Valentine’s Day emotes thoughts of love between two people. Indeed, it does for Mary and me. Layered over these endearments are the harsh realities of living together and working together in a foreign land. For us, living together part as gone rather well. Much like in Minnesota, we each have our domestic roles to fill. We have found continually being together without the release valve of separate friends and activities, manageable. The hard part is finding our occupational Peace Corps niches. The challenge is for each of us to develop a purposeful Peace Corps job where no specific job tasks exist.

In the U.S., both couples may work, but rarely do they work together in the same place on the same task. The skills of successfully living together do not necessarily transfer to working together. We and two other Peace Corps couples grapple with this fact as we try to define and execute what we are to do in our villages.

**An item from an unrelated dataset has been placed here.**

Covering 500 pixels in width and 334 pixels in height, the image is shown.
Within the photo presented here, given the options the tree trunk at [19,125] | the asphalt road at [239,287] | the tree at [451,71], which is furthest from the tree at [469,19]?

It is difficult enough to structure a meaningful job for one and may be insurmountable for two. Someone gets left out, standing in the heat.

My personality blends well with our ambiguous mission. I relish starting things from scratch, organizing, problem solving, and using my domineering style to get action from others. Mary is the consummate listener. She can calm the most troubled beast. Her skills require picking up the nuances of others and translating them back in a suggestive, supportive manner. This is very difficult when faced with linguistic and cultural obstacles.

We are still young lovers, impatient in the game of Peace Corps. Like most young lovers, idealistic; but as a couple of oldies, knowledgeable that living and working together takes more than Cupid’s arrows.